Irene Attinello
Irene Attinello discovered that a lot had changed in the years since she left her job as a switchboard operator in the 1950s to raise her four children with her husband, Joe Attinello, then returned to the work force in the mid-1980s.
At Bell Telephone, the original place she worked, it was just the start of the telecommunications age, and the switchboard Mrs. Attinello operated had retractable cables she had to plug in and out to get callers to the right extension. Back then, her supervisors traveled around the call center on roller skates.
“She loved telling those old stories,” said Mrs. Attinello’s son Ron Attinello, who used to return his mother’s attempts to entertain him by playing songs for her on his guitar, or listening to the opera with her on Saturdays on local radio.
“Whenever I picked up the guitar and played for her, she’d melt back into her chair and close her eyes, because her cousin played the piano and she’d have all these memories that just would transport her. She was pretty partial to music of her era — the American Songbook. Frank Sinatra.”

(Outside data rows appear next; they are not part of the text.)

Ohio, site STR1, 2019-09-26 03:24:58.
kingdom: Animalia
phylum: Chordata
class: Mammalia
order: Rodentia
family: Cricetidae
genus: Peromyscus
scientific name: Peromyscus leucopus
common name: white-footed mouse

At a remembrance of Mrs. Attinello’s life on Friday night, her son said, her family gathered and sang another of her favorites, “Bye Bye Blackbird,” to honor her.

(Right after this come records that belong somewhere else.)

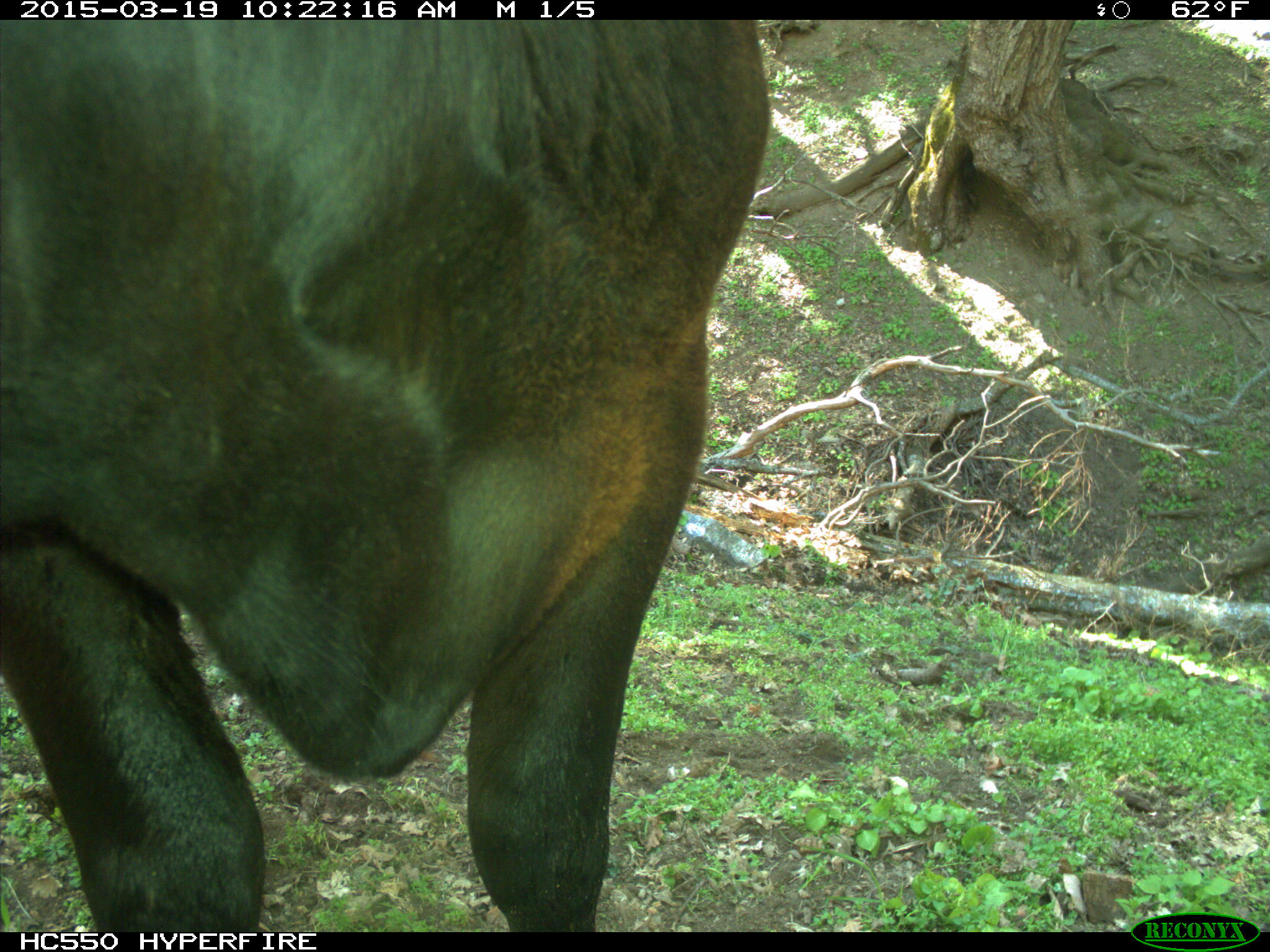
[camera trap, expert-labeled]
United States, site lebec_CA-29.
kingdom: Animalia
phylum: Chordata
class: Mammalia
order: Artiodactyla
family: Bovidae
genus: Bos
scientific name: Bos taurus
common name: domestic cow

Mrs. Attinello was living in Montauk with her son and his wife, Margaret Attinello, when she died on April 3 of complications of a stroke she’d had in January. She was 89. She was cremated.
Mrs. Attinello was born on April 21, 1929, in Easton, Pa., to Charles Painz and Esther Roseberry Painz.
She and Joe Attinello were married on Oct. 1, 1950, and lived in Milford, N.J., until his death in 2013, whereupon Mrs. Attinello moved to Montauk. Once there, she enjoyed the new friends she made at the Montauk Senior Nutrition Center and evenings with her family.
In addition to her son, Mrs. Attinello is survived by three other children, Ann Snope of Savannah, Ga., Robert Attinello of Frenchtown, N.J., and Charles Attinello of Montauk, as well as five grandchildren. She also leaves a sister, Marion Baumgartner of Fort Collins, Colo.
When Mrs. Attinello — feeling restless once her children were grown — decided to return to the work force in the 1980s, she found that being a switchboard operator required operating computers. Instead she got a job at Warren Hospital in Phillipsburg, N.J., where she worked for another 23 years.
At both jobs, her family said, Mrs. Attinello formed friendships that lasted a lifetime. During the last five years of her life, she also cherished the company of her aide, Maria Davis, who “cared for my mother like it was her own mother,” Ron Attinello said. “She was phenomenal.”